=== KUTIPAN TEKS ===
= = =

Senin, 28 Desember 2009

Sukacita Natal

Kebaktian Fajar Natal, 25 Desember 2009
Bacaan Ekaristi: Yesaya 62:11-12, Titus 3:4-7, Lukas 2:15-20


Malam Natal tahun ini saya pergi sendirian merayakan misa. Selain karena bertugas tata laksana, anak-anak kami juga masih terlalu kecil untuk diajak merayakan misa malam. Paginya saya mengantar anak-anak & ibunya ke Gereja. Tetapi di pagi itu, Gereja tampak agak lengang. Mungkin karena jam kebaktian memang terlalu pagi untuk sebagian besar jemaat yang telah mengikuti kebaktian malam Natal hingga larut malam. Sementara kami sudah bersiap sejak pagi, hanya si bungsu yang belum mandi. Ia langsung kami bawa masuk mobil karena masih tidur lelap. Natal kali ini memang terasa istimewa karena anak sulung saya tampak bersemangat sejak semalam sebelumnya.

= = =

=== BAHAN YANG DIBERIKAN ===
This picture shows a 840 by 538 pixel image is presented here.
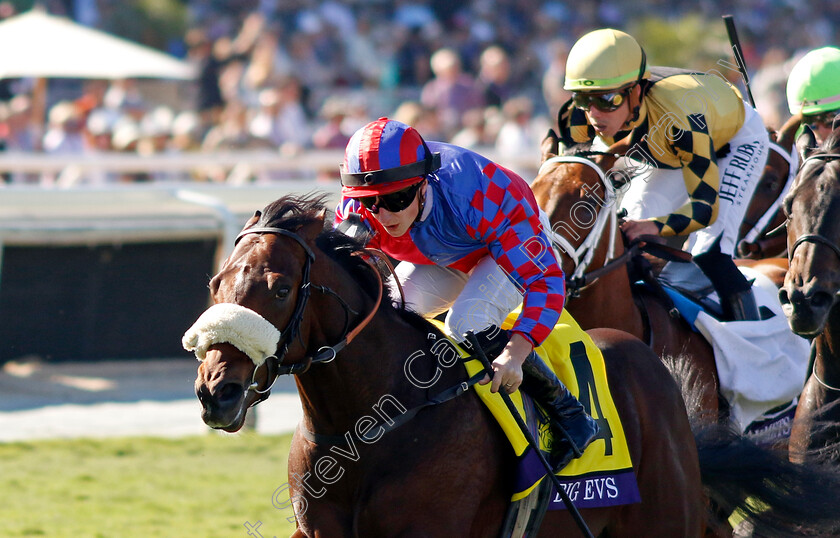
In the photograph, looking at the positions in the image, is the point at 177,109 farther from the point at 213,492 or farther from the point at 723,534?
the point at 723,534

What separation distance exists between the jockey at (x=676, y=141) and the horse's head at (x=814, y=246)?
0.77 m

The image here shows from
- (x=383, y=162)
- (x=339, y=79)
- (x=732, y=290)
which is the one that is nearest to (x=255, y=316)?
(x=383, y=162)

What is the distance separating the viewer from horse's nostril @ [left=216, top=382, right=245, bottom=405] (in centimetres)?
264

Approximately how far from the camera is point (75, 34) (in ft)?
37.0

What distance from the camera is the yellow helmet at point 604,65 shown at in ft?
15.3

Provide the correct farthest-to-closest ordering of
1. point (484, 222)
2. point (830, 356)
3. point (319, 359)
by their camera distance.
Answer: point (830, 356) < point (484, 222) < point (319, 359)

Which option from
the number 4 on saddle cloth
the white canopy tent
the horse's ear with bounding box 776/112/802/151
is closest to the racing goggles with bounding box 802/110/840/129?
the horse's ear with bounding box 776/112/802/151

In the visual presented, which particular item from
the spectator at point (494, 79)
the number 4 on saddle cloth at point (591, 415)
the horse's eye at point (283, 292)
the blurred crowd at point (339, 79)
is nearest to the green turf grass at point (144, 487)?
the number 4 on saddle cloth at point (591, 415)

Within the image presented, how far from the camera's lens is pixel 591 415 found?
3559mm

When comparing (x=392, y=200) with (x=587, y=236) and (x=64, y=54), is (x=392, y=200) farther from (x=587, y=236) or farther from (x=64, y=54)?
(x=64, y=54)

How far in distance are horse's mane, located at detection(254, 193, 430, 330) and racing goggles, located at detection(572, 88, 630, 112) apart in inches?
69.9

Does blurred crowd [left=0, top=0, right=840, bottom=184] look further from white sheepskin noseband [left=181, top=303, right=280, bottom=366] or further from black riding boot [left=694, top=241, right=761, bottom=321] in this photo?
white sheepskin noseband [left=181, top=303, right=280, bottom=366]

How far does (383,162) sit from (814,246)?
1681 mm

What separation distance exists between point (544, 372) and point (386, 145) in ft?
2.71
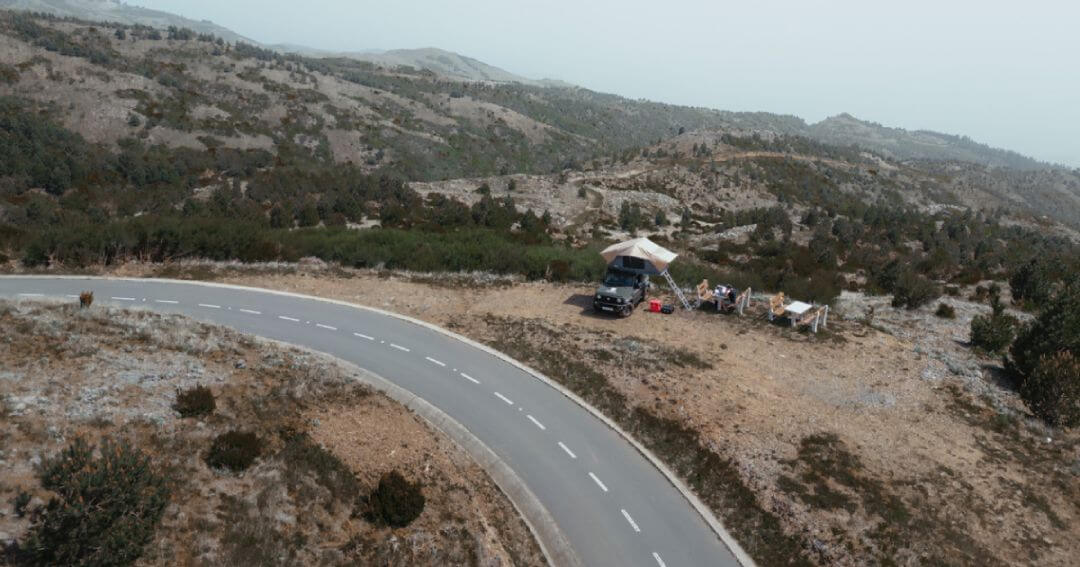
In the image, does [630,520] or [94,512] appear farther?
[630,520]

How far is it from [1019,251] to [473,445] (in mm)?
65288

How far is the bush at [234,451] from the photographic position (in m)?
12.7

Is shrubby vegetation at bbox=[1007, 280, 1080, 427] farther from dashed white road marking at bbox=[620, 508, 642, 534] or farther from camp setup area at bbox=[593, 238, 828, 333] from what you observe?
dashed white road marking at bbox=[620, 508, 642, 534]

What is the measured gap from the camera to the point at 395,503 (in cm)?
1244

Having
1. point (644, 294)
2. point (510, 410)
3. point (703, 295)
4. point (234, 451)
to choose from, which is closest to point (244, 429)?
point (234, 451)

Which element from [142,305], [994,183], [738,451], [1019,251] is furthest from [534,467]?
[994,183]

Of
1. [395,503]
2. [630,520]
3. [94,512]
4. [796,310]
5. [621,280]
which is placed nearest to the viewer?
[94,512]

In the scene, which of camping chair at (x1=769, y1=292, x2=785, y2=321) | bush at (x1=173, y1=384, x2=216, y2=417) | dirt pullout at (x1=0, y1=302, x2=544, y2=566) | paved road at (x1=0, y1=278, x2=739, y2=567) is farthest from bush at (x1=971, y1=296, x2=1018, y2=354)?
bush at (x1=173, y1=384, x2=216, y2=417)

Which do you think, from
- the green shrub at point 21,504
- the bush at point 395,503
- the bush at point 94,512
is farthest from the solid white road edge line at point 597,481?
the green shrub at point 21,504

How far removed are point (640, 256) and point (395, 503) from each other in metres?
17.1

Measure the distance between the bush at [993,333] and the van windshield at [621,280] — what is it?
1583 cm

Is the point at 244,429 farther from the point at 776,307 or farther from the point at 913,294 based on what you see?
the point at 913,294

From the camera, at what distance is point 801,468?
15.5 m

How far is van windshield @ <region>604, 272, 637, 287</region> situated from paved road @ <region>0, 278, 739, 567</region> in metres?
7.82
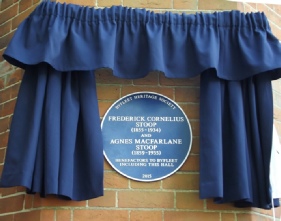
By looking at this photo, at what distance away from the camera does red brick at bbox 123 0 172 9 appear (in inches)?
120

= = =

=== TUGAS DAN LATIHAN ===
(a) Tuliskan tanpa perubahan bagian teks tentang Natal yang diawali kata-kata "Malam Natal tahun" dan diakhiri kata-kata "sejak semalam sebelumnya.".
(b) Sebutkan semua bacaan Ekaristi yang tercantum dalam teks tentang Natal.
(c) Tolong lanjutkan teks tentang Natal, dimulai setelah kalimat terakhirnya.

=== HASIL BERURUTAN ===
(a)
Malam Natal tahun ini saya pergi sendirian merayakan misa. Selain karena bertugas tata laksana, anak-anak kami juga masih terlalu kecil untuk diajak merayakan misa malam. Paginya saya mengantar anak-anak & ibunya ke Gereja. Tetapi di pagi itu, Gereja tampak agak lengang. Mungkin karena jam kebaktian memang terlalu pagi untuk sebagian besar jemaat yang telah mengikuti kebaktian malam Natal hingga larut malam. Sementara kami sudah bersiap sejak pagi, hanya si bungsu yang belum mandi. Ia langsung kami bawa masuk mobil karena masih tidur lelap. Natal kali ini memang terasa istimewa karena anak sulung saya tampak bersemangat sejak semalam sebelumnya.

(b) Yesaya 62:11-12, Titus 3:4-7, Lukas 2:15-20

(c)
Sambil menyimak kotbah pak Pendeta, saya merenungi pengalaman natal kali ini. Semua seolah nyaris sama. Sejak ibadat advent yang nyaris sama, hiasan di rumah kami yang sederhana, lagu-lagu yang itu-itu juga. Tetapi akhirnya saya menemukan juga adanya perbedaan. Yang berbeda adalah sukacitanya. Saya sekarang lebih bergembira, lebih mudah bersyukur, lebih nikmat bedoa. Ya, itulah yang membedakan suasana natal kami kali ini. Jangan tanya saya, mengapa bisa begitu. Asli, sejujur-jujurnya, bahwa saya tidak tahu mengapa saya bisa lebih bersukacita.

Apakah sukacita itu juga setara dengan sukacita para gembala yang datang menjenguk kanak-kanak Tuhan? (Bdk Lukas 2:15-20) Saya tidak tahu. Dan ketidaktahuan saya itu masih berlangsung hingga kini. Tetapi untungnya, sukacita natal yang damai sejahtera juga masih saya rasakan nikmatnya hingga kini. Mungkinkah ini semacam berkah? Bahwa Tuhan memberkati saya dengan sukacita, dan sukacita saya itu menulari anak-anak dan istri saya. Entahlah, mungkin pikiran saya terlalu dangkal dan naif untuk dapat mengerti segala sesuatu yang saya alami.

Jadi, apapun bagaimanapun mengapapun, saya bersyukur mengalaminya. Puji Tuhan, alleluya.

Selanjutnya saya berdoa agar Tuhan juga berkenan melimpahkan berkatnya secara khusus kepada anda, agar anda dengan mudah dapat memiliki sukacita natal yang damai sejahtera itu.

Rabu, 23 Desember 2009

Natal (Kedua)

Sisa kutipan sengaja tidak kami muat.